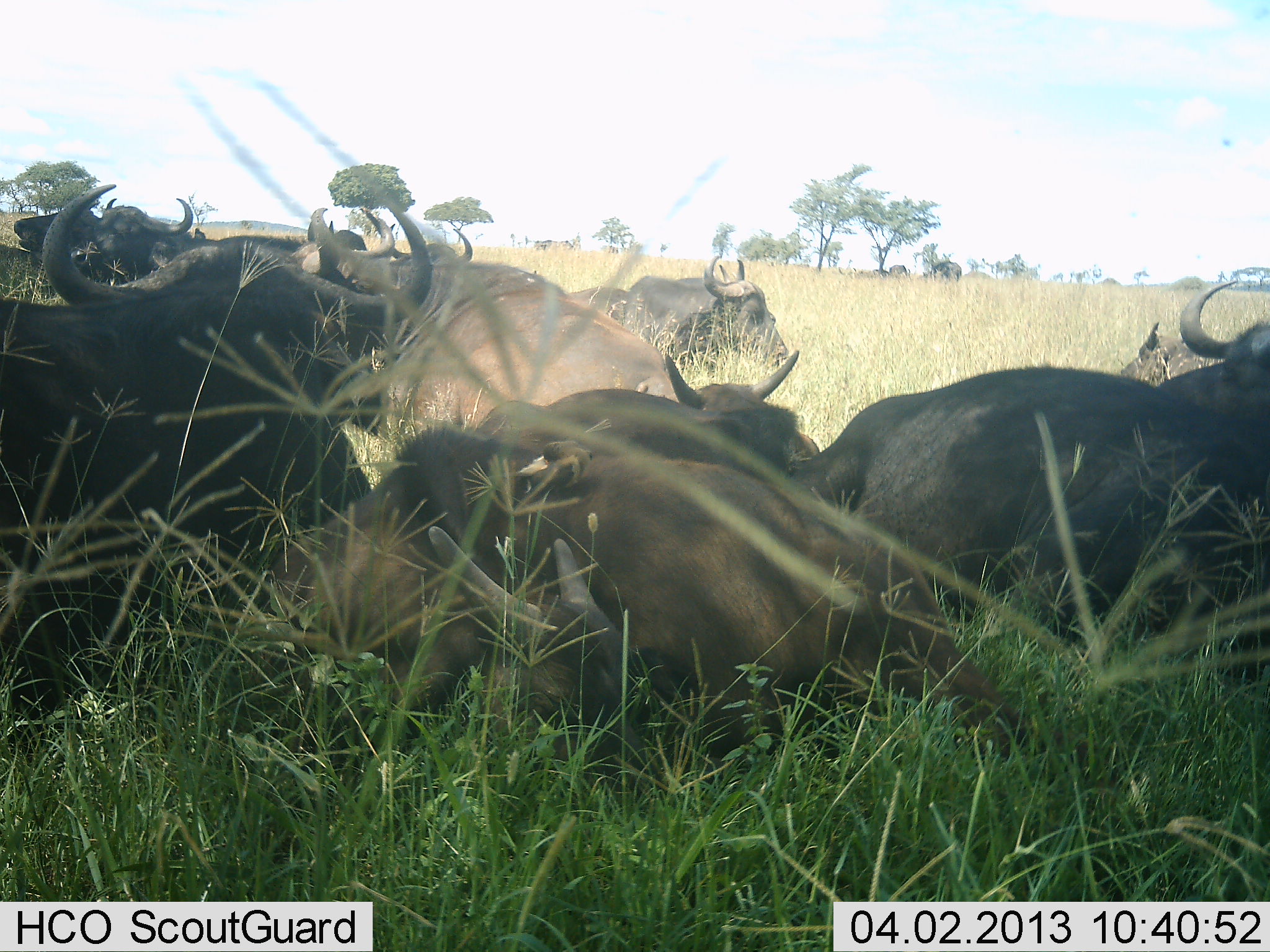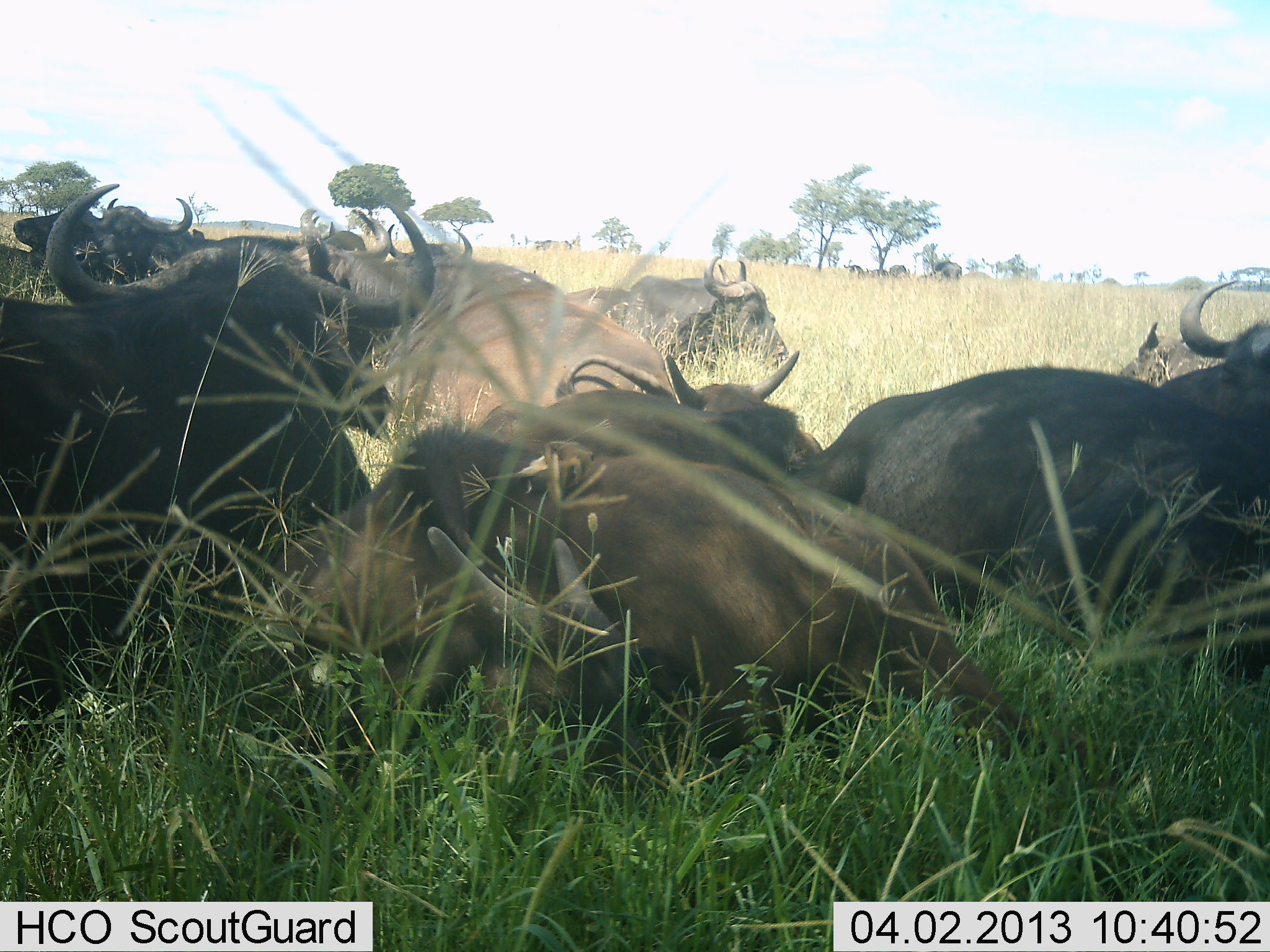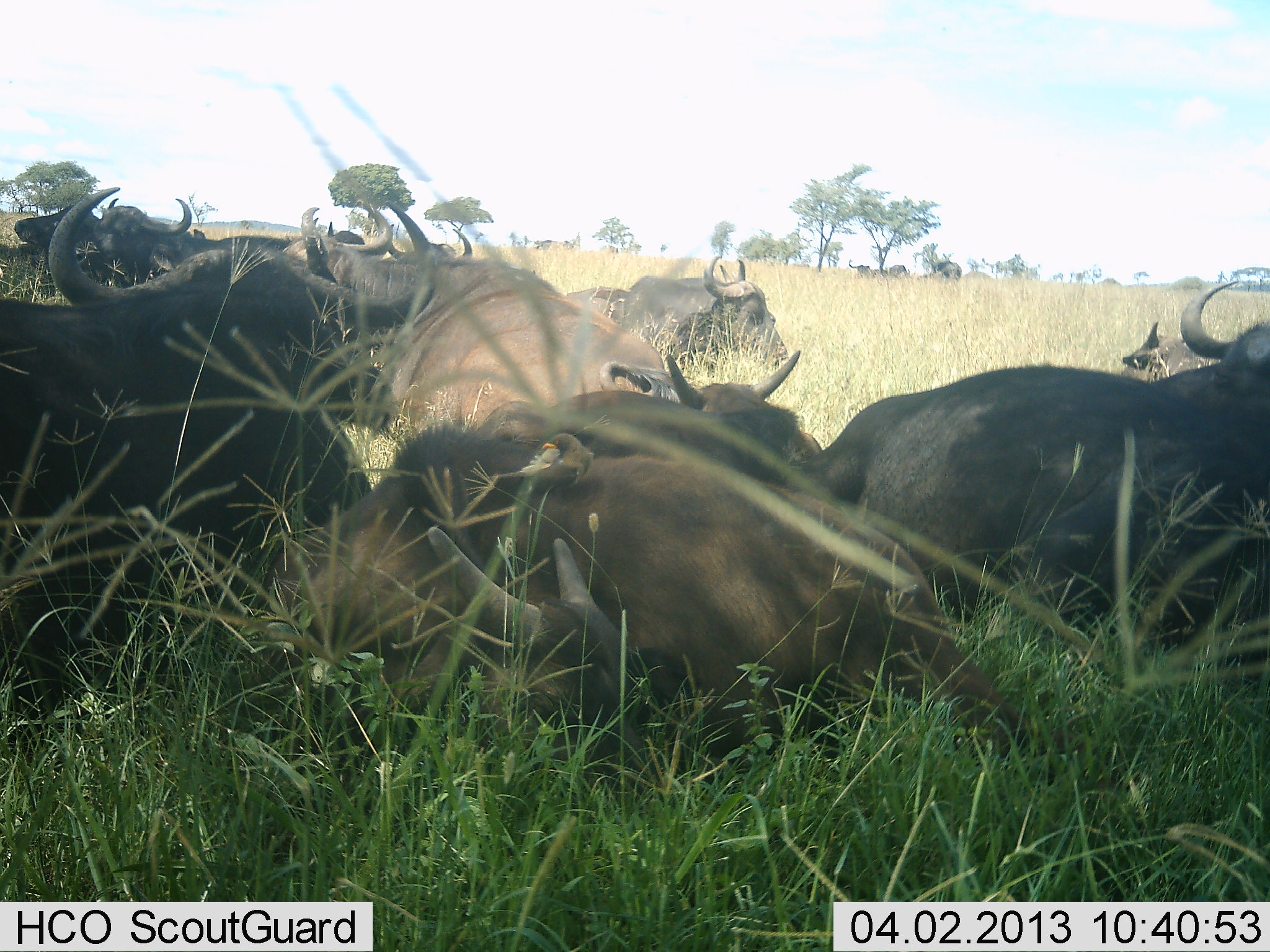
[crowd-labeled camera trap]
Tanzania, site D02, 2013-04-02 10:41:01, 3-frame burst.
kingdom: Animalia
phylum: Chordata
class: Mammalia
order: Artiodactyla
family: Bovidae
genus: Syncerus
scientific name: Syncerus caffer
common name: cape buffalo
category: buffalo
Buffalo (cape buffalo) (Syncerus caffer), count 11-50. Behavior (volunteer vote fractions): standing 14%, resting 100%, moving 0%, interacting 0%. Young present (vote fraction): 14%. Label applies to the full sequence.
---
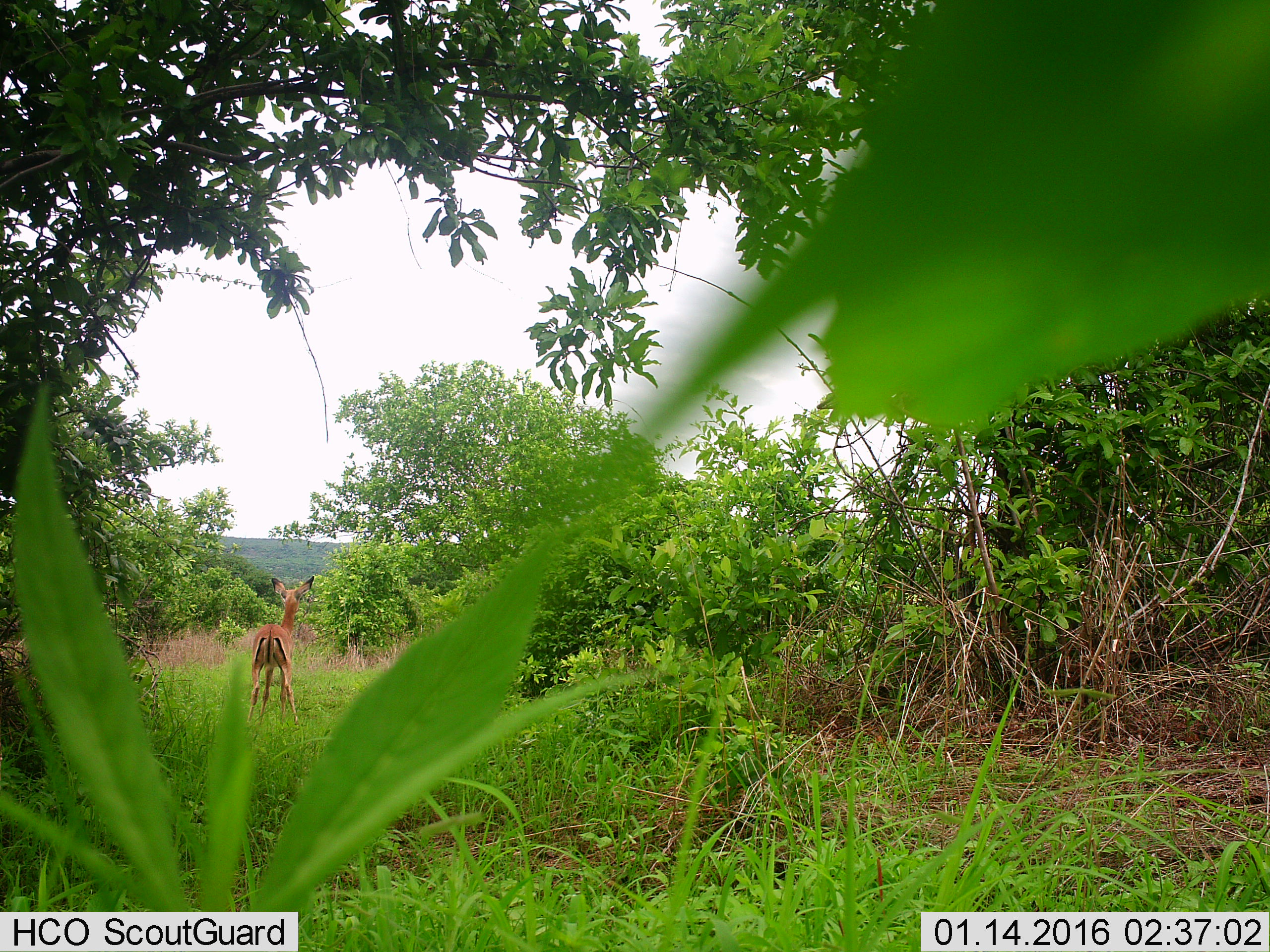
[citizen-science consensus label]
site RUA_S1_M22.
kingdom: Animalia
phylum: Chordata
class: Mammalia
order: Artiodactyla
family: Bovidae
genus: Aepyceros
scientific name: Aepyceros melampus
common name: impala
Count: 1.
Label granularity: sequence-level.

# What you have to do
Every line above from the line with "[crowd-labeled camera trap]" to the line with "common name: cape buffalo", both included, must be reproduced exactly, and no other line may appear.

# Finished exercise
[crowd-labeled camera trap]
Tanzania, site D02, 2013-04-02 10:41:01, 3-frame burst.
kingdom: Animalia
phylum: Chordata
class: Mammalia
order: Artiodactyla
family: Bovidae
genus: Syncerus
scientific name: Syncerus caffer
common name: cape buffalo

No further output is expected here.